Corporate Highlights

  • Isis executed its business strategy by successfully monetizing a key asset.
    • Isis sold its Ibis subsidiary to AMI.  
  • Isis benefited financially as its partners advanced drugs in development.  
  • Isis received $11 million in milestone and sublicensing fees.
  • Isis also benefited from its partnerships focused on developing and advancing certain RNA-based therapeutic technologies, receiving nearly $13 million in total.  
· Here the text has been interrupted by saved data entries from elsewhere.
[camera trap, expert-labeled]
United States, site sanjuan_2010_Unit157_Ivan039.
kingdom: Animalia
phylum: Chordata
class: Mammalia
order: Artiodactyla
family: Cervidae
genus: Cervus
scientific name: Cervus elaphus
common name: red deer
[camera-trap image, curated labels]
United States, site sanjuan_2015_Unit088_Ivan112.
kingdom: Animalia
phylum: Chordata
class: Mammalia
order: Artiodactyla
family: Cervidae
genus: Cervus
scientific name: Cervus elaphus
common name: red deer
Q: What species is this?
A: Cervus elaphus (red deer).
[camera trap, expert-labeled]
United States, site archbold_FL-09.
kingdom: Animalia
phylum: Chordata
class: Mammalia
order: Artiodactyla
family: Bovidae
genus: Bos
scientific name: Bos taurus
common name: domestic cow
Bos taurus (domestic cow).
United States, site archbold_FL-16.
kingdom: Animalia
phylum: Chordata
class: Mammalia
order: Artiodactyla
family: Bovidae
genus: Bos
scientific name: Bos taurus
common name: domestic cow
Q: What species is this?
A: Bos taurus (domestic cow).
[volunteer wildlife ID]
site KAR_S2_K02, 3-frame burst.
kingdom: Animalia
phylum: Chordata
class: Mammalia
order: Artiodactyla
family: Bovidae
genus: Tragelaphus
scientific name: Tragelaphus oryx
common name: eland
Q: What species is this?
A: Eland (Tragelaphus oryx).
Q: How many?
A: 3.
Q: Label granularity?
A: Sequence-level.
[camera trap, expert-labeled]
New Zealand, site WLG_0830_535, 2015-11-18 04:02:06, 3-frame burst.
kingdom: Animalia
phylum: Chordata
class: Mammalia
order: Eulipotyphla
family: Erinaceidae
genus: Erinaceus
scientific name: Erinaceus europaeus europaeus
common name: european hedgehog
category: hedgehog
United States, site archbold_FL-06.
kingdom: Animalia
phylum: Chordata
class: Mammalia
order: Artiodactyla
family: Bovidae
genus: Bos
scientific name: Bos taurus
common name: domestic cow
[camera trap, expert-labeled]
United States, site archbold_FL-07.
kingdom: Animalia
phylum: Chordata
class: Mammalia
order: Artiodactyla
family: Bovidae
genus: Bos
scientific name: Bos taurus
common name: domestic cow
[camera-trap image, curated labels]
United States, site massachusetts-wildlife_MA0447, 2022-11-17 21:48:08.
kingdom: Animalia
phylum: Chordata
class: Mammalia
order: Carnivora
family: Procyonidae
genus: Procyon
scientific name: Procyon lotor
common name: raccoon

  • Isis supported its satellite company partners who are developing antisense drugs discovered by Isis for the treatment of a broad range of diseases by participating in the financings of iCo Therapeutics, Altair Therapeutics, Excaliard Pharmaceuticals, and Regulus Therapeutics.
  • Isis strengthened its intellectual property assets by obtaining patent grants and allowances that expand Isis' fundamental patents and increase protection of Isis' drugs in development.
    • Isis also exclusively licensed certain intellectual property from the University of Massachusetts to develop drugs to treat spinal muscular atrophy (SMA).  Funding support for the University of Massachusetts' research program responsible for creating this intellectual property was provided in part by Families of SMA.    
  • Regulus formed a new alliance with GSK to develop and commercialize microRNA therapeutics targeting miR-122 for hepatitis C viral infection.